EXERCISE GOAL: Line by line, return the data exactly as shown.

RECORDS FOR THE EXERCISE:
--------------------------------

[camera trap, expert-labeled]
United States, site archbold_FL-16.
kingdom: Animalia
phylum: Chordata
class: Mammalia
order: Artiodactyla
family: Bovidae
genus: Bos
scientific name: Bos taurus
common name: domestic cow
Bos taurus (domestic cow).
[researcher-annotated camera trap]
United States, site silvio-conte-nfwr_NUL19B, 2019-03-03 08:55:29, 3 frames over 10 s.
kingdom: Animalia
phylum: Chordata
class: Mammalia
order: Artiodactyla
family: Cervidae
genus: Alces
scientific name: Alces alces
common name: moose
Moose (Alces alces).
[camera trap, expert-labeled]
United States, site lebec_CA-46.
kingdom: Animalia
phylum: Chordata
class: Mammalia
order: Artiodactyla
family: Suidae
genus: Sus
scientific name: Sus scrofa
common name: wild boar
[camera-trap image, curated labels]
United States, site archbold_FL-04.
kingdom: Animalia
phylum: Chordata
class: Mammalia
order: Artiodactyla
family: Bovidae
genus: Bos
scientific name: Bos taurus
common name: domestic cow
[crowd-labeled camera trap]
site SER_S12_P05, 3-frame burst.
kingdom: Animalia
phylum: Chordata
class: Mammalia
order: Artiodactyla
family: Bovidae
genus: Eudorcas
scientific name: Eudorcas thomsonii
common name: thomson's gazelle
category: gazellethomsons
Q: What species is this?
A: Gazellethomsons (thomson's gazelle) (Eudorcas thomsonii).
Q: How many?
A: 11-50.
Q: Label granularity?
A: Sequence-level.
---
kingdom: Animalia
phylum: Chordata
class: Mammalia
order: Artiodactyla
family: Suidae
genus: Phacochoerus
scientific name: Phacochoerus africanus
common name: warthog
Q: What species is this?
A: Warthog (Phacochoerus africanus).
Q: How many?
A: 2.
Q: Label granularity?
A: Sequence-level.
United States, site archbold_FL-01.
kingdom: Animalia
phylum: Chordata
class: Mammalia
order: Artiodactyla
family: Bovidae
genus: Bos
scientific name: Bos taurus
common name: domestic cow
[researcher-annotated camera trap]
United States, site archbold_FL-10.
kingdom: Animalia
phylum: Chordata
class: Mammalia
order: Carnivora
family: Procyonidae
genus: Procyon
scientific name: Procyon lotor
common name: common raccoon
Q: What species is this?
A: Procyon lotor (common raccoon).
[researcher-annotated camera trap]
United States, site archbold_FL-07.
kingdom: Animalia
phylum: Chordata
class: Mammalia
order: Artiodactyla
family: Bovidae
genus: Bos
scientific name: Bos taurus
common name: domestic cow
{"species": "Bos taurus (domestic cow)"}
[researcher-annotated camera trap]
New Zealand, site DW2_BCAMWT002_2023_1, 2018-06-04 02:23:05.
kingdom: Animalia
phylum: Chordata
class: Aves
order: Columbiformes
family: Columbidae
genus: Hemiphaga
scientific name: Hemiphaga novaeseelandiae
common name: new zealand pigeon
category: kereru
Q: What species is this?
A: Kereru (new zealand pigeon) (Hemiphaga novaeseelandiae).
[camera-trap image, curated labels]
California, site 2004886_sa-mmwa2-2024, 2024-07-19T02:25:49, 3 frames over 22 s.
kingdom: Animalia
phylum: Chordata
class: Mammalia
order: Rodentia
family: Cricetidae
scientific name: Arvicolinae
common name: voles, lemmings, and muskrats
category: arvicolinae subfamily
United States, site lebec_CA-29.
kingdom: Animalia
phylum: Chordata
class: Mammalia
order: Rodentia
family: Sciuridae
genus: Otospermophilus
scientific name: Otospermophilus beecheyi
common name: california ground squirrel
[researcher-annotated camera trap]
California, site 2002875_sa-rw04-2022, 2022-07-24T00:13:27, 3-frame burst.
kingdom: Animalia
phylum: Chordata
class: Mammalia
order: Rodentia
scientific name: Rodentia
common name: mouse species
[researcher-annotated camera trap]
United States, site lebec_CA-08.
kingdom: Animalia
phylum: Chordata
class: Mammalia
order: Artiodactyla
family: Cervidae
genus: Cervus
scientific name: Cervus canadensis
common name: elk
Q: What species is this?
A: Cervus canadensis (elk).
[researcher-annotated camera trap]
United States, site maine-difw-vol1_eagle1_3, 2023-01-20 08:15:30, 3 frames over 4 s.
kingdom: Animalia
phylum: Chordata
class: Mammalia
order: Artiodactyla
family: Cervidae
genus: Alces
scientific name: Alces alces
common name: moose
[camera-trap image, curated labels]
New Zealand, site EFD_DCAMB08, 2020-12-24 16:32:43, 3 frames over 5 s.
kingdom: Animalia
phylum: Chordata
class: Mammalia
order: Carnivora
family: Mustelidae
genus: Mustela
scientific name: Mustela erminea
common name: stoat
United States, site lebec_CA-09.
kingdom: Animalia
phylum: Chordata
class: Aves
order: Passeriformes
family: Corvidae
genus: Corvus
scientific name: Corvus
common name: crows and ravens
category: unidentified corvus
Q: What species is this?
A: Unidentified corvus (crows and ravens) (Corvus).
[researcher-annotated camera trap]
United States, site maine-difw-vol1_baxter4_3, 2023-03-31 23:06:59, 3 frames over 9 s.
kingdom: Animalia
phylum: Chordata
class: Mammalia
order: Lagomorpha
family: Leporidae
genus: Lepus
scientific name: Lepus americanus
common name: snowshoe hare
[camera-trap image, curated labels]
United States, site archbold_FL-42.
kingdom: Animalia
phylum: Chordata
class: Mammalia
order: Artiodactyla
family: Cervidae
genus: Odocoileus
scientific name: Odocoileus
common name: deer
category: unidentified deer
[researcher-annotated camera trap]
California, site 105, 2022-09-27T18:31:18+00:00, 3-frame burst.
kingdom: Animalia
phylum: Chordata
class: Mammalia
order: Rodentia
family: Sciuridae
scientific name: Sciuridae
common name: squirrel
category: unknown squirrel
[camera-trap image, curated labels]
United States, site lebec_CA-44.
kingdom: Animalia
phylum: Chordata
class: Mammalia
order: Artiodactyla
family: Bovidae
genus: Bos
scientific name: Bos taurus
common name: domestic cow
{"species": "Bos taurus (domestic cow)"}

--------------------------------

TASK RESULT:
[camera trap, expert-labeled]
United States, site archbold_FL-16.
kingdom: Animalia
phylum: Chordata
class: Mammalia
order: Artiodactyla
family: Bovidae
genus: Bos
scientific name: Bos taurus
common name: domestic cow
Bos taurus (domestic cow).
[researcher-annotated camera trap]
United States, site silvio-conte-nfwr_NUL19B, 2019-03-03 08:55:29, 3 frames over 10 s.
kingdom: Animalia
phylum: Chordata
class: Mammalia
order: Artiodactyla
family: Cervidae
genus: Alces
scientific name: Alces alces
common name: moose
Moose (Alces alces).
[camera trap, expert-labeled]
United States, site lebec_CA-46.
kingdom: Animalia
phylum: Chordata
class: Mammalia
order: Artiodactyla
family: Suidae
genus: Sus
scientific name: Sus scrofa
common name: wild boar
[camera-trap image, curated labels]
United States, site archbold_FL-04.
kingdom: Animalia
phylum: Chordata
class: Mammalia
order: Artiodactyla
family: Bovidae
genus: Bos
scientific name: Bos taurus
common name: domestic cow
[crowd-labeled camera trap]
site SER_S12_P05, 3-frame burst.
kingdom: Animalia
phylum: Chordata
class: Mammalia
order: Artiodactyla
family: Bovidae
genus: Eudorcas
scientific name: Eudorcas thomsonii
common name: thomson's gazelle
category: gazellethomsons
Q: What species is this?
A: Gazellethomsons (thomson's gazelle) (Eudorcas thomsonii).
Q: How many?
A: 11-50.
Q: Label granularity?
A: Sequence-level.
---
kingdom: Animalia
phylum: Chordata
class: Mammalia
order: Artiodactyla
family: Suidae
genus: Phacochoerus
scientific name: Phacochoerus africanus
common name: warthog
Q: What species is this?
A: Warthog (Phacochoerus africanus).
Q: How many?
A: 2.
Q: Label granularity?
A: Sequence-level.
United States, site archbold_FL-01.
kingdom: Animalia
phylum: Chordata
class: Mammalia
order: Artiodactyla
family: Bovidae
genus: Bos
scientific name: Bos taurus
common name: domestic cow
[researcher-annotated camera trap]
United States, site archbold_FL-10.
kingdom: Animalia
phylum: Chordata
class: Mammalia
order: Carnivora
family: Procyonidae
genus: Procyon
scientific name: Procyon lotor
common name: common raccoon
Q: What species is this?
A: Procyon lotor (common raccoon).
[researcher-annotated camera trap]
United States, site archbold_FL-07.
kingdom: Animalia
phylum: Chordata
class: Mammalia
order: Artiodactyla
family: Bovidae
genus: Bos
scientific name: Bos taurus
common name: domestic cow
{"species": "Bos taurus (domestic cow)"}
[researcher-annotated camera trap]
New Zealand, site DW2_BCAMWT002_2023_1, 2018-06-04 02:23:05.
kingdom: Animalia
phylum: Chordata
class: Aves
order: Columbiformes
family: Columbidae
genus: Hemiphaga
scientific name: Hemiphaga novaeseelandiae
common name: new zealand pigeon
category: kereru
Q: What species is this?
A: Kereru (new zealand pigeon) (Hemiphaga novaeseelandiae).
[camera-trap image, curated labels]
California, site 2004886_sa-mmwa2-2024, 2024-07-19T02:25:49, 3 frames over 22 s.
kingdom: Animalia
phylum: Chordata
class: Mammalia
order: Rodentia
family: Cricetidae
scientific name: Arvicolinae
common name: voles, lemmings, and muskrats
category: arvicolinae subfamily
United States, site lebec_CA-29.
kingdom: Animalia
phylum: Chordata
class: Mammalia
order: Rodentia
family: Sciuridae
genus: Otospermophilus
scientific name: Otospermophilus beecheyi
common name: california ground squirrel
[researcher-annotated camera trap]
California, site 2002875_sa-rw04-2022, 2022-07-24T00:13:27, 3-frame burst.
kingdom: Animalia
phylum: Chordata
class: Mammalia
order: Rodentia
scientific name: Rodentia
common name: mouse species
[researcher-annotated camera trap]
United States, site lebec_CA-08.
kingdom: Animalia
phylum: Chordata
class: Mammalia
order: Artiodactyla
family: Cervidae
genus: Cervus
scientific name: Cervus canadensis
common name: elk
Q: What species is this?
A: Cervus canadensis (elk).
[researcher-annotated camera trap]
United States, site maine-difw-vol1_eagle1_3, 2023-01-20 08:15:30, 3 frames over 4 s.
kingdom: Animalia
phylum: Chordata
class: Mammalia
order: Artiodactyla
family: Cervidae
genus: Alces
scientific name: Alces alces
common name: moose
[camera-trap image, curated labels]
New Zealand, site EFD_DCAMB08, 2020-12-24 16:32:43, 3 frames over 5 s.
kingdom: Animalia
phylum: Chordata
class: Mammalia
order: Carnivora
family: Mustelidae
genus: Mustela
scientific name: Mustela erminea
common name: stoat
United States, site lebec_CA-09.
kingdom: Animalia
phylum: Chordata
class: Aves
order: Passeriformes
family: Corvidae
genus: Corvus
scientific name: Corvus
common name: crows and ravens
category: unidentified corvus
Q: What species is this?
A: Unidentified corvus (crows and ravens) (Corvus).
[researcher-annotated camera trap]
United States, site maine-difw-vol1_baxter4_3, 2023-03-31 23:06:59, 3 frames over 9 s.
kingdom: Animalia
phylum: Chordata
class: Mammalia
order: Lagomorpha
family: Leporidae
genus: Lepus
scientific name: Lepus americanus
common name: snowshoe hare
[camera-trap image, curated labels]
United States, site archbold_FL-42.
kingdom: Animalia
phylum: Chordata
class: Mammalia
order: Artiodactyla
family: Cervidae
genus: Odocoileus
scientific name: Odocoileus
common name: deer
category: unidentified deer
[researcher-annotated camera trap]
California, site 105, 2022-09-27T18:31:18+00:00, 3-frame burst.
kingdom: Animalia
phylum: Chordata
class: Mammalia
order: Rodentia
family: Sciuridae
scientific name: Sciuridae
common name: squirrel
category: unknown squirrel
[camera-trap image, curated labels]
United States, site lebec_CA-44.
kingdom: Animalia
phylum: Chordata
class: Mammalia
order: Artiodactyla
family: Bovidae
genus: Bos
scientific name: Bos taurus
common name: domestic cow
{"species": "Bos taurus (domestic cow)"}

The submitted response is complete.